# WHAT IS BEING ASKED
Reproduce every one of the records below word for word.

# LISTED RECORDS
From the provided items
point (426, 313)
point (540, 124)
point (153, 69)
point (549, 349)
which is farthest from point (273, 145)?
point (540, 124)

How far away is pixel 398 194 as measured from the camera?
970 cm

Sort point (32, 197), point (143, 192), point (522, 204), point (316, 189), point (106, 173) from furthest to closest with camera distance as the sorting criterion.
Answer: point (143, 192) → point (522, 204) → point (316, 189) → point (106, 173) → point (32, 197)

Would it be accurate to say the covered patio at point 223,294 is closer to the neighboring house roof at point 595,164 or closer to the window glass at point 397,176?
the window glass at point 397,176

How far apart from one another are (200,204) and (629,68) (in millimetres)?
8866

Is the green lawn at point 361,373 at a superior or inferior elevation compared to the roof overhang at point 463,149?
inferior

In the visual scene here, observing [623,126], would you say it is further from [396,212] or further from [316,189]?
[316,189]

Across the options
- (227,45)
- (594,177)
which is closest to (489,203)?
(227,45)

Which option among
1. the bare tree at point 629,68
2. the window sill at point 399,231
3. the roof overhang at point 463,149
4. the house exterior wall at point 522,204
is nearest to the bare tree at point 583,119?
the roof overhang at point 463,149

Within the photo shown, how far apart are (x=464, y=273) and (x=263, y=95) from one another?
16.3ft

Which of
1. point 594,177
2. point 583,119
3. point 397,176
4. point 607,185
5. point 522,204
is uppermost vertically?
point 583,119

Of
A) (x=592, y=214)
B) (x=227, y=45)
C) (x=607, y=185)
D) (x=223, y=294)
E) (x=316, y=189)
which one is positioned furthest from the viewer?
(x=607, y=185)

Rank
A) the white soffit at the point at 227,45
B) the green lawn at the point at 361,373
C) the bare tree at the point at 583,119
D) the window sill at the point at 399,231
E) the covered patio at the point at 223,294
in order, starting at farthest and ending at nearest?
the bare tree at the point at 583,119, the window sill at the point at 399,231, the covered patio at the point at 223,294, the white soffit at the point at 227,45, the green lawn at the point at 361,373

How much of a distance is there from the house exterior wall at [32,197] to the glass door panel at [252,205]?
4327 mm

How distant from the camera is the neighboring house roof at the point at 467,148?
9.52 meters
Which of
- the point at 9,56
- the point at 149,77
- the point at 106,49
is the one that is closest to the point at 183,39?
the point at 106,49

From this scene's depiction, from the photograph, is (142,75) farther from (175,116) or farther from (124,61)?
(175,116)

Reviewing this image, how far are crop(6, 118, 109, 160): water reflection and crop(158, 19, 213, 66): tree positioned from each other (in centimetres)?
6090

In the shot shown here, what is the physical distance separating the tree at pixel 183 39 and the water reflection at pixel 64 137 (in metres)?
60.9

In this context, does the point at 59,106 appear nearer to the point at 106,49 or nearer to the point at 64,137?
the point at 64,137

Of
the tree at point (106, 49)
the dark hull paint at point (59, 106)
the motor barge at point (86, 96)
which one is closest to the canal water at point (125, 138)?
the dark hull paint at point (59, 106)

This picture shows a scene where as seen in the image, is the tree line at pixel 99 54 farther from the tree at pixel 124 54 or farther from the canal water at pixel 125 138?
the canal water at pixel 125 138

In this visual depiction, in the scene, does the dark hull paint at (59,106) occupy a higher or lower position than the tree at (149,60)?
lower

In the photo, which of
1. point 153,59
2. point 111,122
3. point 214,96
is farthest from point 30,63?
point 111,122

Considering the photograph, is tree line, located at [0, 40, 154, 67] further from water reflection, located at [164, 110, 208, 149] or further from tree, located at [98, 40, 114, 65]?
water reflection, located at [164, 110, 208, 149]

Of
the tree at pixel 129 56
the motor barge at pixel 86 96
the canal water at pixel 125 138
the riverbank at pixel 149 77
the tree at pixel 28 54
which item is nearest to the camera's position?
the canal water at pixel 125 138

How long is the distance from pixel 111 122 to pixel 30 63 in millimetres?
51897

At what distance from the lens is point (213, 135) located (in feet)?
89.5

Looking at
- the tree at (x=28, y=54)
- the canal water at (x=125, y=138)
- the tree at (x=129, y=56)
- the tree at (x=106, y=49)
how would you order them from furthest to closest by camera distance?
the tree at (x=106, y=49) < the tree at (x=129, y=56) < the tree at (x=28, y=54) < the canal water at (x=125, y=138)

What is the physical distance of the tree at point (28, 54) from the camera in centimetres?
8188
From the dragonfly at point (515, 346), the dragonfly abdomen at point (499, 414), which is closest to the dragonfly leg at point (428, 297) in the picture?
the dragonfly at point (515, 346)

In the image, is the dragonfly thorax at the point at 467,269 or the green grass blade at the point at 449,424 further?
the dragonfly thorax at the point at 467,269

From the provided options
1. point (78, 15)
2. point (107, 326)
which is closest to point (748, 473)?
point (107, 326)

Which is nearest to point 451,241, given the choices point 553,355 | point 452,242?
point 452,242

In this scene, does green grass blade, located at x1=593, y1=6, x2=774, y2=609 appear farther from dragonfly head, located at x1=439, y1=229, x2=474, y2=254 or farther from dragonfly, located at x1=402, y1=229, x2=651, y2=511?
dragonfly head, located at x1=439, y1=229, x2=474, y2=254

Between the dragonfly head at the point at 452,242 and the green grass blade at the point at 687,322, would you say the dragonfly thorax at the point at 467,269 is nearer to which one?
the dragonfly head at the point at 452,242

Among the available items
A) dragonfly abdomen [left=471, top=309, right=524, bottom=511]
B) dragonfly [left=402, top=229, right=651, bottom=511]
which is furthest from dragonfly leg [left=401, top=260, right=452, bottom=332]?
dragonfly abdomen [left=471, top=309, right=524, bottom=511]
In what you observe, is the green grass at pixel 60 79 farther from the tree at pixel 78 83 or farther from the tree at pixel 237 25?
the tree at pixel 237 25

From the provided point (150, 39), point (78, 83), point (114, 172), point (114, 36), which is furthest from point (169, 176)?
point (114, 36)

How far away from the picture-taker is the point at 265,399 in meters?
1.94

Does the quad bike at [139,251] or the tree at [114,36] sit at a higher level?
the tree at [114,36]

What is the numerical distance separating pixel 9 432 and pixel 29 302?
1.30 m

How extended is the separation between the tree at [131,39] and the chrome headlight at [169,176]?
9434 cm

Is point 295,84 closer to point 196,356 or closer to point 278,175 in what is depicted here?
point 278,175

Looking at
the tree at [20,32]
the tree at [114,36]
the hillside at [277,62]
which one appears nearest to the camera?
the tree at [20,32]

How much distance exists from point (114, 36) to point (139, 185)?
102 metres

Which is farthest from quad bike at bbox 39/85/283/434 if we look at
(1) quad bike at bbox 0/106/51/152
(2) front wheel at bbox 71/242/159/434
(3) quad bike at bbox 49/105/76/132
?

# THE ANSWER
From the provided items
point (426, 313)
point (540, 124)
point (153, 69)
point (549, 349)
which is farthest from point (273, 145)?
point (540, 124)

How far away is pixel 398 194 as measured from the camera?
970 cm

Sort point (32, 197), point (143, 192), point (522, 204), point (316, 189), point (106, 173) from furthest to closest with camera distance as the sorting criterion.
Answer: point (143, 192) → point (522, 204) → point (316, 189) → point (106, 173) → point (32, 197)

Would it be accurate to say the covered patio at point 223,294 is closer to the neighboring house roof at point 595,164 or closer to the window glass at point 397,176?
the window glass at point 397,176

How far apart from one another are (200,204) and (629,68) (in millimetres)?
8866

Is the green lawn at point 361,373 at a superior or inferior elevation compared to the roof overhang at point 463,149?
inferior

In the visual scene here, observing [623,126], would you say it is further from [396,212] or further from [316,189]?
[316,189]

Across the options
- (227,45)
- (594,177)
which is closest to (489,203)?
(227,45)

Which option among
1. the bare tree at point 629,68
2. the window sill at point 399,231
3. the roof overhang at point 463,149
4. the house exterior wall at point 522,204
is nearest to the bare tree at point 583,119?
the roof overhang at point 463,149

Within the photo shown, how far apart are (x=464, y=273) and (x=263, y=95) from one another?
16.3ft

Which of
1. point 594,177
2. point 583,119
3. point 397,176
4. point 607,185
5. point 522,204
is uppermost vertically?
point 583,119

Of
A) (x=592, y=214)
B) (x=227, y=45)
C) (x=607, y=185)
D) (x=223, y=294)
E) (x=316, y=189)
which one is positioned furthest from the viewer?
(x=607, y=185)

Rank
A) the white soffit at the point at 227,45
B) the green lawn at the point at 361,373
C) the bare tree at the point at 583,119
D) the window sill at the point at 399,231
E) the covered patio at the point at 223,294
in order, starting at farthest and ending at nearest?
the bare tree at the point at 583,119, the window sill at the point at 399,231, the covered patio at the point at 223,294, the white soffit at the point at 227,45, the green lawn at the point at 361,373

How much of a distance is there from the house exterior wall at [32,197] to the glass door panel at [252,205]?
4327 mm

How distant from the camera is the neighboring house roof at the point at 467,148?
9.52 meters
Which of
- the point at 9,56
- the point at 149,77
- the point at 106,49
is the one that is closest to the point at 183,39?
the point at 106,49

From this scene's depiction, from the photograph, is (142,75) farther from (175,116) or farther from (124,61)?
(175,116)

Reviewing this image, how far are crop(6, 118, 109, 160): water reflection and crop(158, 19, 213, 66): tree positioned from each other (in centimetres)?
6090

In the shot shown here, what is the physical distance separating the tree at pixel 183 39 and the water reflection at pixel 64 137 (in metres)?
60.9

In this context, does the point at 59,106 appear nearer to the point at 106,49 or nearer to the point at 64,137?
the point at 64,137

Of
the tree at point (106, 49)
the dark hull paint at point (59, 106)
the motor barge at point (86, 96)
which one is closest to the canal water at point (125, 138)?
the dark hull paint at point (59, 106)

This picture shows a scene where as seen in the image, is the tree line at pixel 99 54 farther from the tree at pixel 124 54 or farther from the canal water at pixel 125 138?
the canal water at pixel 125 138

In this visual depiction, in the scene, does the dark hull paint at (59,106) occupy a higher or lower position than the tree at (149,60)?
lower

In the photo, which of
1. point 153,59
2. point 111,122
3. point 214,96
is farthest from point 30,63?
point 111,122

Considering the photograph, is tree line, located at [0, 40, 154, 67] further from water reflection, located at [164, 110, 208, 149] or further from tree, located at [98, 40, 114, 65]?
water reflection, located at [164, 110, 208, 149]

Of
the tree at pixel 129 56
the motor barge at pixel 86 96
the canal water at pixel 125 138
the riverbank at pixel 149 77
the tree at pixel 28 54
which item is nearest to the camera's position?
the canal water at pixel 125 138

How long is the distance from pixel 111 122 to pixel 30 63 in millimetres?
51897

At what distance from the lens is point (213, 135) located (in feet)?
89.5

Looking at
- the tree at (x=28, y=54)
- the canal water at (x=125, y=138)
- the tree at (x=129, y=56)
- the tree at (x=106, y=49)
how would you order them from furthest to closest by camera distance?
the tree at (x=106, y=49) < the tree at (x=129, y=56) < the tree at (x=28, y=54) < the canal water at (x=125, y=138)

What is the physical distance of the tree at point (28, 54) from the camera in centimetres?
8188
From the dragonfly at point (515, 346), the dragonfly abdomen at point (499, 414), which is closest to the dragonfly leg at point (428, 297) in the picture?
the dragonfly at point (515, 346)

In the image, is the dragonfly thorax at the point at 467,269 or the green grass blade at the point at 449,424 further?
the dragonfly thorax at the point at 467,269

From the provided options
1. point (78, 15)
2. point (107, 326)
which is closest to point (748, 473)?
point (107, 326)

Which is nearest to point 451,241, given the choices point 553,355 | point 452,242?
point 452,242

In this scene, does green grass blade, located at x1=593, y1=6, x2=774, y2=609 appear farther from dragonfly head, located at x1=439, y1=229, x2=474, y2=254 or farther from dragonfly, located at x1=402, y1=229, x2=651, y2=511?
dragonfly head, located at x1=439, y1=229, x2=474, y2=254

Between the dragonfly head at the point at 452,242 and the green grass blade at the point at 687,322, would you say the dragonfly thorax at the point at 467,269 is nearer to which one?
the dragonfly head at the point at 452,242

Among the available items
A) dragonfly abdomen [left=471, top=309, right=524, bottom=511]
B) dragonfly [left=402, top=229, right=651, bottom=511]
which is furthest from dragonfly leg [left=401, top=260, right=452, bottom=332]?
dragonfly abdomen [left=471, top=309, right=524, bottom=511]
In what you observe, is the green grass at pixel 60 79 farther from the tree at pixel 78 83 or farther from the tree at pixel 237 25?
the tree at pixel 237 25

From the provided point (150, 39), point (78, 83), point (114, 172), point (114, 36), which is furthest from point (169, 176)?
point (114, 36)

How far away from the picture-taker is the point at 265,399 in meters?
1.94

Does the quad bike at [139,251] or the tree at [114,36] sit at a higher level?
the tree at [114,36]

What is the numerical distance separating pixel 9 432 and pixel 29 302?
1.30 m

How extended is the separation between the tree at [131,39] and the chrome headlight at [169,176]?
9434 cm

Is point 295,84 closer to point 196,356 or closer to point 278,175 in what is depicted here?
point 278,175

Looking at
the tree at [20,32]
the tree at [114,36]
the hillside at [277,62]
which one appears nearest to the camera?
the tree at [20,32]

How much distance exists from point (114, 36) to point (139, 185)?
102 metres

Which is farthest from quad bike at bbox 39/85/283/434 if we look at
(1) quad bike at bbox 0/106/51/152
(2) front wheel at bbox 71/242/159/434
(3) quad bike at bbox 49/105/76/132
?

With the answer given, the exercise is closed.